Reading: Diachronic Sense Modeling with Deep Contextualized Word Embeddings: An Ecological View

0. Paper

@inproceedings{hu-etal-2019-diachronic, title = "Diachronic Sense Modeling with Deep Contextualized Word Embeddings: An Ecological View", author = "Hu, Renfen and Li, Shen and Liang, Shichen", booktitle = "Proceedings of the 57th Annual Meeting of the Association for Computational Linguistics", month = jul, year = "2019", address = "Florence, Italy", publisher = "Association for Computational Linguistics", url = "https://www.aclweb.org/anthology/P19-1379", doi = "10.18653/v1/P19-1379", pages = "3899--3908", abstract = "Diachronic word embeddings have been widely used in detecting temporal changes. However, existing methods face the meaning conflation deficiency by representing a word as a single vector at each time period. To address this issue, this paper proposes a sense representation and tracking framework based on deep contextualized embeddings, aiming at answering not only what and when, but also how the word meaning changes. The experiments show that our framework is effective in representing fine-grained word senses, and it brings a significant improvement in word change detection task. Furthermore, we model the word change from an ecological viewpoint, and sketch two interesting sense behaviors in the process of language evolution, i.e. sense competition and sense cooperation.", }

1. What is it?

They try to use a contextual word embedding (e.g. BERT) in historical semantic change.

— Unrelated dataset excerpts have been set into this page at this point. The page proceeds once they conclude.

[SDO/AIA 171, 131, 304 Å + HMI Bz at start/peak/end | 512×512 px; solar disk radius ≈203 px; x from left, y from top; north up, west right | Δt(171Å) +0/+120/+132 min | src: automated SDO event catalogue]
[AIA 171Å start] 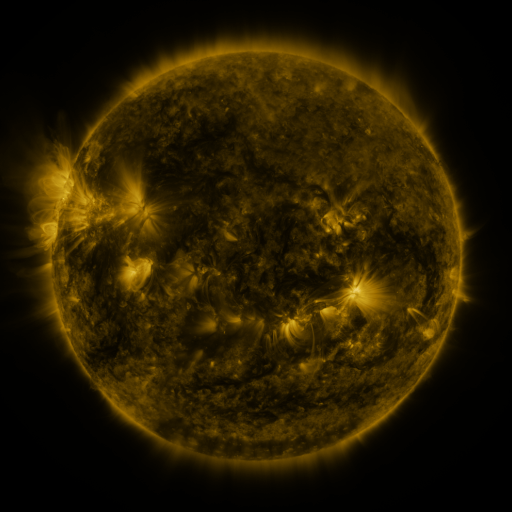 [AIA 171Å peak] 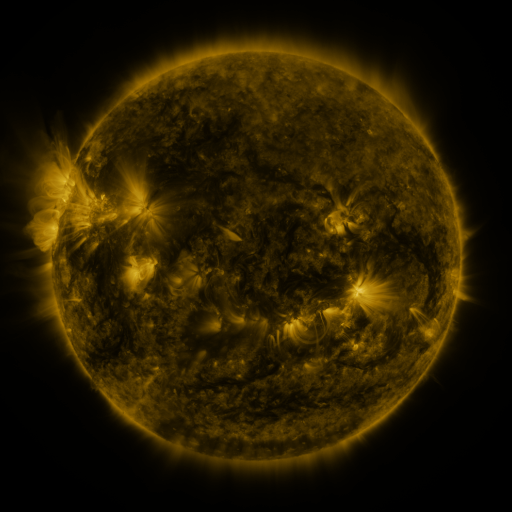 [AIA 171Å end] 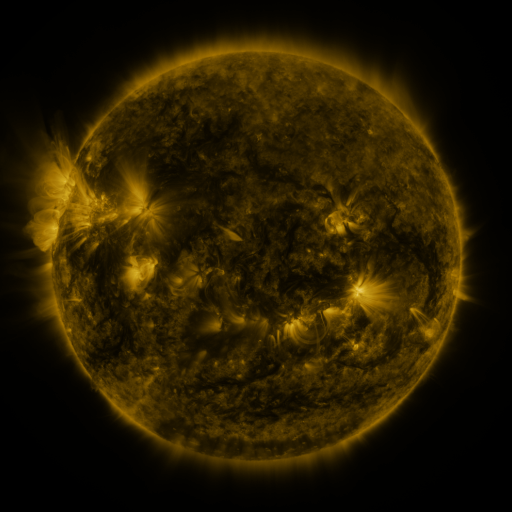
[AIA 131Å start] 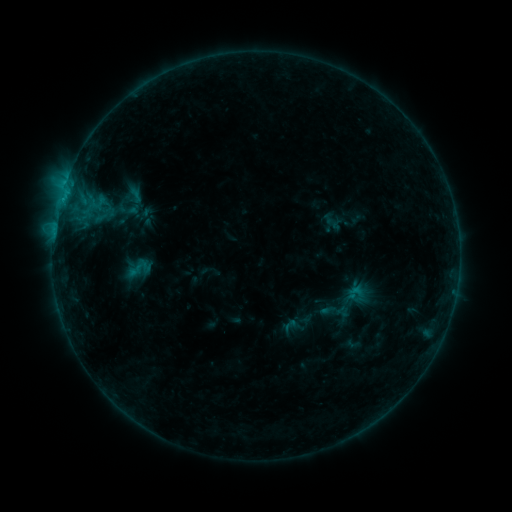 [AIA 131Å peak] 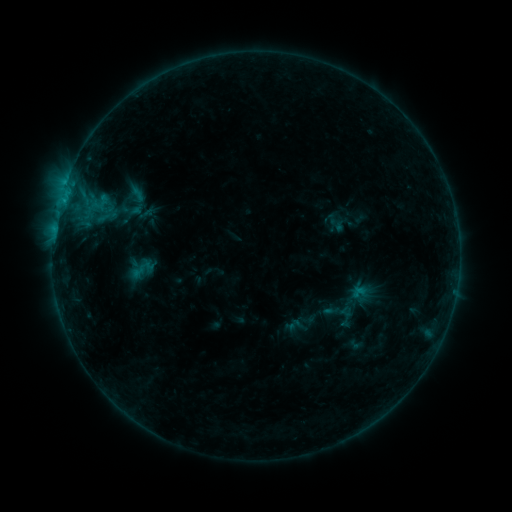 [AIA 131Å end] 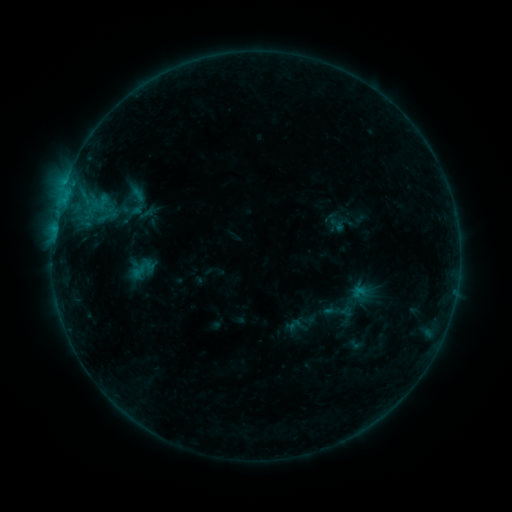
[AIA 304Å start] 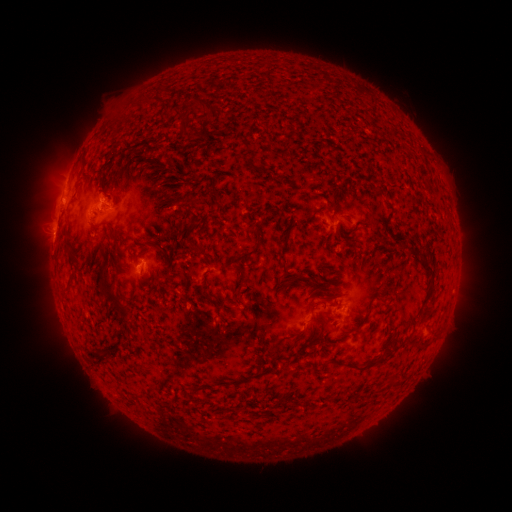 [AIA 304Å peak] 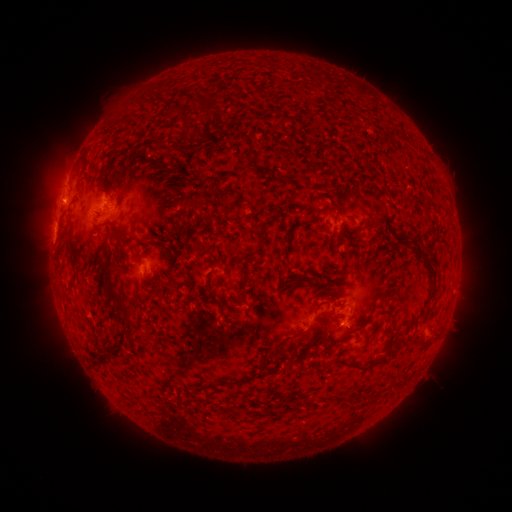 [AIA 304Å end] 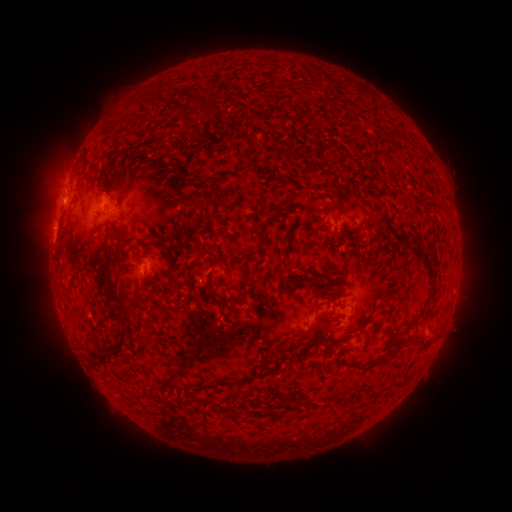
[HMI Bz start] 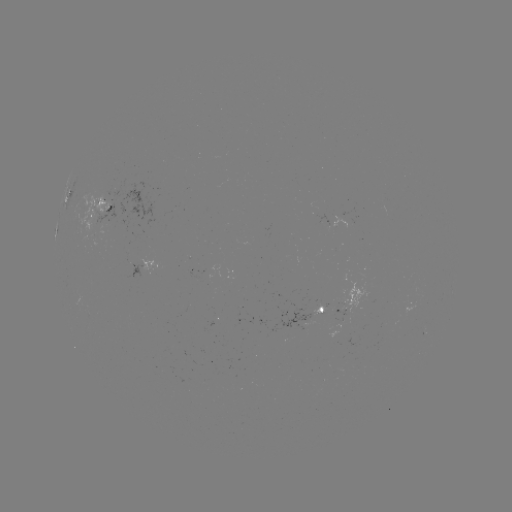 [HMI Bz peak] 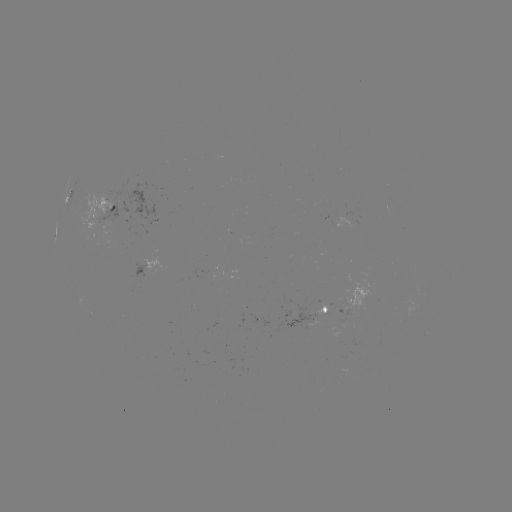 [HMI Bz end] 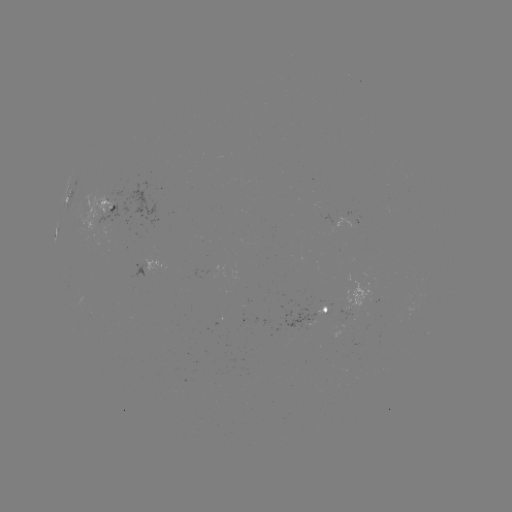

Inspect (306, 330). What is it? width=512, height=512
emerging-flux region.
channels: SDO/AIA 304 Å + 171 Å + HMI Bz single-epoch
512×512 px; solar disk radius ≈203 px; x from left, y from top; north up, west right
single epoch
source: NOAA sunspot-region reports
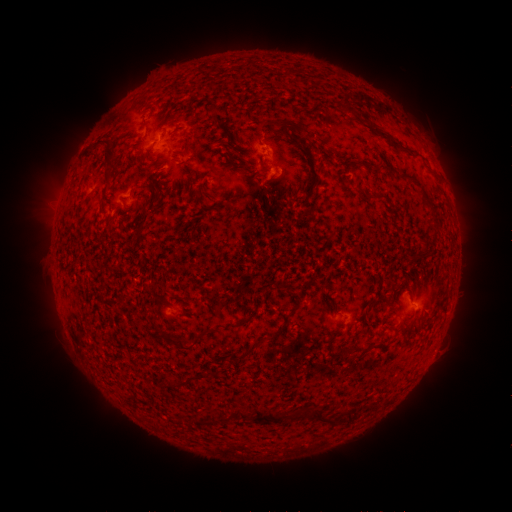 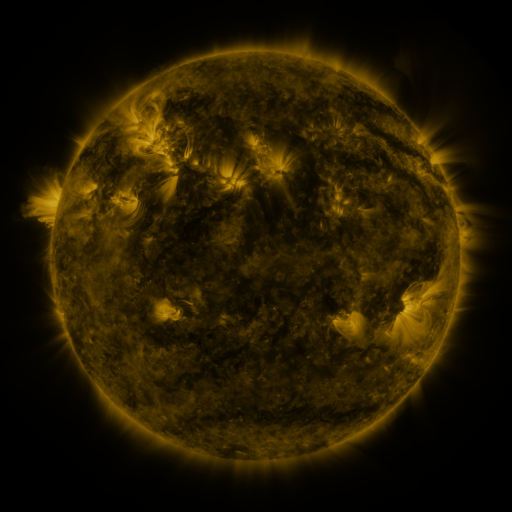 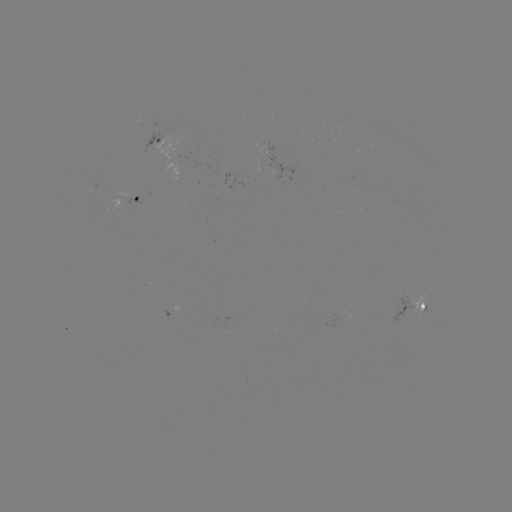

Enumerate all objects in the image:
spotted active region: (169, 139)
spotted active region: (138, 198)
spotted active region: (413, 308)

2. What is amazing compared to previous works?

They use a contextual word embedding (BERT) to obtain more than two embeddings in one word. Their model can predict how the semantic is changed.

3. Where is the key to technologies and techniques?

3.1 Obtain semantic representation"s" in each word

They use the Oxford dictionary to obtain word meanings and its sentences.

In each semantics sj(j: 1, ..., J) of word w, they use 10 sentences sent(sj)1, ..., sent(sj)n.
Then, they obtain representations e(sj)1, ..., e(sj)n about semantic sj of word w in 10 sentences.
They defined a semantic representation e(sj) as the average of all representations e(sj)1, ..., e(sj)n.

3.2 Sense identification in test data (COHA)

In the test data (COHA), they compute word representations. To identify the semantic of the word in the data, they use cosine similarity with semantic representations e(s1), ..., e(sj), ..., e(sJ). The nearest meaning of representation is assigned for the word.

4. How did evaluate it?

4.1 Word sense identification

They obtain other sentences from the Oxford dictionary. The model predict the semantic of the target word.

Their model(BERT) missed some words, these can be divided into two types:

not real mistakes (sentence1, 2)
real bad cases, there is a meaning overlap between two senses (sentence3) and the text is too short to obtain sufficient information (sentence4)

4.2 Word meaning change

They use the test set from Gulordava and Baroni (2011). Each word is annotated on 4-point scale (0 is not change, 3 is significantly change) They computed the correlation between the novelty score and human score. The novelty score is defined as the proportion of usages of semantic sj in the focus corpus and reference corpus.